Voter turnout by age, as of Wednesday morning | City | Halifax, Nova Scotia | THE COAST

Voter turnout by age, as of Wednesday morning

Generally speaking, the older you are the more likely it is you have voted.

Election day isn’t until Saturday, but results from the first 12 days of electronic and phone voting suggest that this election may have the lowest turnout in Halifax history. As of Wednesday at 10:30am, 47,476 people have cast votes, representing just 16 percent of eligible voters. Elections officer Cathy Mellet wouldn't make any predictions about total turnout. "With elections," she says, "you just don't know until the end of the day Saturday." But previously Mellet had anticipated that more than half of all votes would be cast electronically, through early voting.
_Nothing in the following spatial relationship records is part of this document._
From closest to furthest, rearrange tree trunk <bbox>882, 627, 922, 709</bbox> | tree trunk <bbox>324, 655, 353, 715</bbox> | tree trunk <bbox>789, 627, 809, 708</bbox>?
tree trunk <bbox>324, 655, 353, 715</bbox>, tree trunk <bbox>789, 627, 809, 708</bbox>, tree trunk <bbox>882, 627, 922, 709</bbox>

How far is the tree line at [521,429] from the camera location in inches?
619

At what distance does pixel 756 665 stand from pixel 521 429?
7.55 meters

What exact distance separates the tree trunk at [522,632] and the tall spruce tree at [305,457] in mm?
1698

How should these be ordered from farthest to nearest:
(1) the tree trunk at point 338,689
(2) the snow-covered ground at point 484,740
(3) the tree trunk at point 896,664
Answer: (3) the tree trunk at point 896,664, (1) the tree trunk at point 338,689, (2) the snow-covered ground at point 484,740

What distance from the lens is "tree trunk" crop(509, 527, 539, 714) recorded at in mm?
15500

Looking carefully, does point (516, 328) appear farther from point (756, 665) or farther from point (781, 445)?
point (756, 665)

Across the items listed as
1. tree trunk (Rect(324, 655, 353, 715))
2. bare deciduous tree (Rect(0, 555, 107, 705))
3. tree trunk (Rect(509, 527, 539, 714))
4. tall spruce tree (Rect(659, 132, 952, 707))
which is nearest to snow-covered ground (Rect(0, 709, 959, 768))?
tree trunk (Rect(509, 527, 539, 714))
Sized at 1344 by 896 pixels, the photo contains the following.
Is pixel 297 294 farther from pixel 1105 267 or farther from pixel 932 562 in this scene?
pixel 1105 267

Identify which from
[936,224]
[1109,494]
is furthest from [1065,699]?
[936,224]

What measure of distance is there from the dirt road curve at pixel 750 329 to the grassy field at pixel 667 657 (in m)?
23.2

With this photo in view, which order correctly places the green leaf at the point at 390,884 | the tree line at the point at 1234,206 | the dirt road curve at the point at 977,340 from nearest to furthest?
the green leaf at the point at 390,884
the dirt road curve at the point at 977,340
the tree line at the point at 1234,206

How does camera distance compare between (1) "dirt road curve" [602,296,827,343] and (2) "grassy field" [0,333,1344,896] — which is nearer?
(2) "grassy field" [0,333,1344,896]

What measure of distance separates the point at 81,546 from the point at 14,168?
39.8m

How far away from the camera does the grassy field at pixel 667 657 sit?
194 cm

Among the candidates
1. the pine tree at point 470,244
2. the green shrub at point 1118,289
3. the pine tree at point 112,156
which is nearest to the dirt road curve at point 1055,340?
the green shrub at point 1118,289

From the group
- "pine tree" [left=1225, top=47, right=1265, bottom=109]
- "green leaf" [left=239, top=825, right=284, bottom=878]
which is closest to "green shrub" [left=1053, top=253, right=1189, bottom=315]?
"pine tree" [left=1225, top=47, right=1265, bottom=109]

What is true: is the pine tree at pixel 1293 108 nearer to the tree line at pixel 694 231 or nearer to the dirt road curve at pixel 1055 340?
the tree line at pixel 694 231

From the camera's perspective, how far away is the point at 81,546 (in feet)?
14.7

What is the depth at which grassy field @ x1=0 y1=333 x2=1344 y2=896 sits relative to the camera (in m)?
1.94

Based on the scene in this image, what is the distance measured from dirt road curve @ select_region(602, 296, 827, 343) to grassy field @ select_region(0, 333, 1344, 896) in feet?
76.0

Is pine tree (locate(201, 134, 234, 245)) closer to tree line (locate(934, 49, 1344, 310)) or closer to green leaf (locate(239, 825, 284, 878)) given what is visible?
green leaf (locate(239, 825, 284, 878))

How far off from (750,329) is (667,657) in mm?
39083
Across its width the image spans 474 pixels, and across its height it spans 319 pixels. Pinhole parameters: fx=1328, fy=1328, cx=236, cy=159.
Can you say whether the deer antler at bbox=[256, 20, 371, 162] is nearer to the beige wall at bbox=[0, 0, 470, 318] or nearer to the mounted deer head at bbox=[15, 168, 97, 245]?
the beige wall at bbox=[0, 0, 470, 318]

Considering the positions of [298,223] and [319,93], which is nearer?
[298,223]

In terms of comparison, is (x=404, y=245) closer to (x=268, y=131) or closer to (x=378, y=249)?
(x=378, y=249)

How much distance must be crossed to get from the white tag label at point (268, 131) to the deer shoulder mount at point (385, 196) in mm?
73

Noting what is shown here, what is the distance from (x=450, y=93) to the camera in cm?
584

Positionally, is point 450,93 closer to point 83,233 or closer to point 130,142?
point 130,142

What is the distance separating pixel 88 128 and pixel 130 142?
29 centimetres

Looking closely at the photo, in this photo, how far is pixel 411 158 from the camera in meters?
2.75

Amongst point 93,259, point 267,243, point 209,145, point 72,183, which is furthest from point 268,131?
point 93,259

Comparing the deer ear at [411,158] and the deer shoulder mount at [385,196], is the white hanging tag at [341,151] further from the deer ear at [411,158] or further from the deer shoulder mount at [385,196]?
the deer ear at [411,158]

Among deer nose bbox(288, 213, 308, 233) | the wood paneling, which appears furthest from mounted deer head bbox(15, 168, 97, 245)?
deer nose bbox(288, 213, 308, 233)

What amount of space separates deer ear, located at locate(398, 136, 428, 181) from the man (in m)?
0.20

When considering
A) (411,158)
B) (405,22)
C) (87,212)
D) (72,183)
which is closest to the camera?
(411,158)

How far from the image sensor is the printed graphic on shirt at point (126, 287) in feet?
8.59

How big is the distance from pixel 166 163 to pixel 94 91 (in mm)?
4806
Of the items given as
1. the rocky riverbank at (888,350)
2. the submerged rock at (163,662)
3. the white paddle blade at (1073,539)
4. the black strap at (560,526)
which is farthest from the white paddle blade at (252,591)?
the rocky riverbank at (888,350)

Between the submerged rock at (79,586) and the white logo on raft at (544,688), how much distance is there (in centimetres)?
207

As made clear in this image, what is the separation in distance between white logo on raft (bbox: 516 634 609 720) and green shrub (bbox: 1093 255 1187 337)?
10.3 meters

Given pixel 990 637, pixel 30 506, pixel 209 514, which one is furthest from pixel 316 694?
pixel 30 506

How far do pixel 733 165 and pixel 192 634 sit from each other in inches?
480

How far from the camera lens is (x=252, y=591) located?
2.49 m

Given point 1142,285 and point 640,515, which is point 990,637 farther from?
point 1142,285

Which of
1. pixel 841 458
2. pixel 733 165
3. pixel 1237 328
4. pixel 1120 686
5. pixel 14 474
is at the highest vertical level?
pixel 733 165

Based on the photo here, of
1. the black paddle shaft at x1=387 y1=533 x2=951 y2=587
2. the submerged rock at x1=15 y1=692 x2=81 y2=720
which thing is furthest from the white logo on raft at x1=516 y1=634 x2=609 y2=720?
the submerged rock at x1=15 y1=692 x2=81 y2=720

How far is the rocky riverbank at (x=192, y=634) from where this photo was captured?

If so, and if present trends continue through to the end of electronic voting on Thursday, total voter turnout would be substantially lower than record low 37 percent of last election. The chart above shows the voter turnout so far, by age. The rates for 18- and 19-year-olds may be so high because there are so few on the voting list—just 200 and 2,000, respectively. Most ages have more than 3,000. The older ages are grouped together because the turnout drops from very high—near 23 percent at age 72—to very low, under 10 percent in the 90s, with the expectation that the elderly will vote in person on election day.